# YOUR OBJECTIVE:
Reproduce the listing from the line containing "At what distance" through the end of the listing, both ends included and requests kept unchanged. In the answers only, scale every coordinate and distance value by 0.7, rounding each result to its original number of decimal places with halves rounded up.

# EXERCISE MATERIAL:

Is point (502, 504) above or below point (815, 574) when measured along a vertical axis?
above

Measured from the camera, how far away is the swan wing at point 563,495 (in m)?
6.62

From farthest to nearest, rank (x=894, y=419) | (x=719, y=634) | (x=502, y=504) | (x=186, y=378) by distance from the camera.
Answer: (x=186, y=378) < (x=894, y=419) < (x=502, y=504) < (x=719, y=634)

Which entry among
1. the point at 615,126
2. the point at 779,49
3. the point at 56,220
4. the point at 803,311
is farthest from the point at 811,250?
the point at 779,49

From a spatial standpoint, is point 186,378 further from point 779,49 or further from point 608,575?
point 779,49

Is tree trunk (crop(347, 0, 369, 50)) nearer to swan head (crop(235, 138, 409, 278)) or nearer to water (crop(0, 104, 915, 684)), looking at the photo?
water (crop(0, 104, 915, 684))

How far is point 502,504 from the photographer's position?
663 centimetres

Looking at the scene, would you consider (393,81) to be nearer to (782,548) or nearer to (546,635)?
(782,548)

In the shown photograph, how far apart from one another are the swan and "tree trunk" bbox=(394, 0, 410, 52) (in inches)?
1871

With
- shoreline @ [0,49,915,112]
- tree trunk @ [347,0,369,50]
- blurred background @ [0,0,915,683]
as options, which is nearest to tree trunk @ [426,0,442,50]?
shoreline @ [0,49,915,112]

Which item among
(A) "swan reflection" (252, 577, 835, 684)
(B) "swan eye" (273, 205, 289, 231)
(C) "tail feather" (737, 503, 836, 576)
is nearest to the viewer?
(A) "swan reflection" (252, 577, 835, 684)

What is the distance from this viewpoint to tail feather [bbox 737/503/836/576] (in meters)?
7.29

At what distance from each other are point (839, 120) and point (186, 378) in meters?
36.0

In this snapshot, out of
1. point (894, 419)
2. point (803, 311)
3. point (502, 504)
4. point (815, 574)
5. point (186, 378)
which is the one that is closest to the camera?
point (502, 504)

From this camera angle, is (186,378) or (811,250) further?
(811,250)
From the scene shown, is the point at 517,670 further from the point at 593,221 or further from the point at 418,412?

# THE SOLUTION:
At what distance from each other are point (839, 120) and point (186, 378) in meters?
25.2

In this snapshot, out of
1. point (894, 419)
2. point (803, 311)
3. point (502, 504)
4. point (815, 574)
5. point (186, 378)
which is the one that is closest to the camera?
point (351, 353)

From this camera angle, is (186,378) or (811,250) further?
(568,175)
From the scene shown, is the point at 517,670 further from the point at 593,221 or further from the point at 418,412?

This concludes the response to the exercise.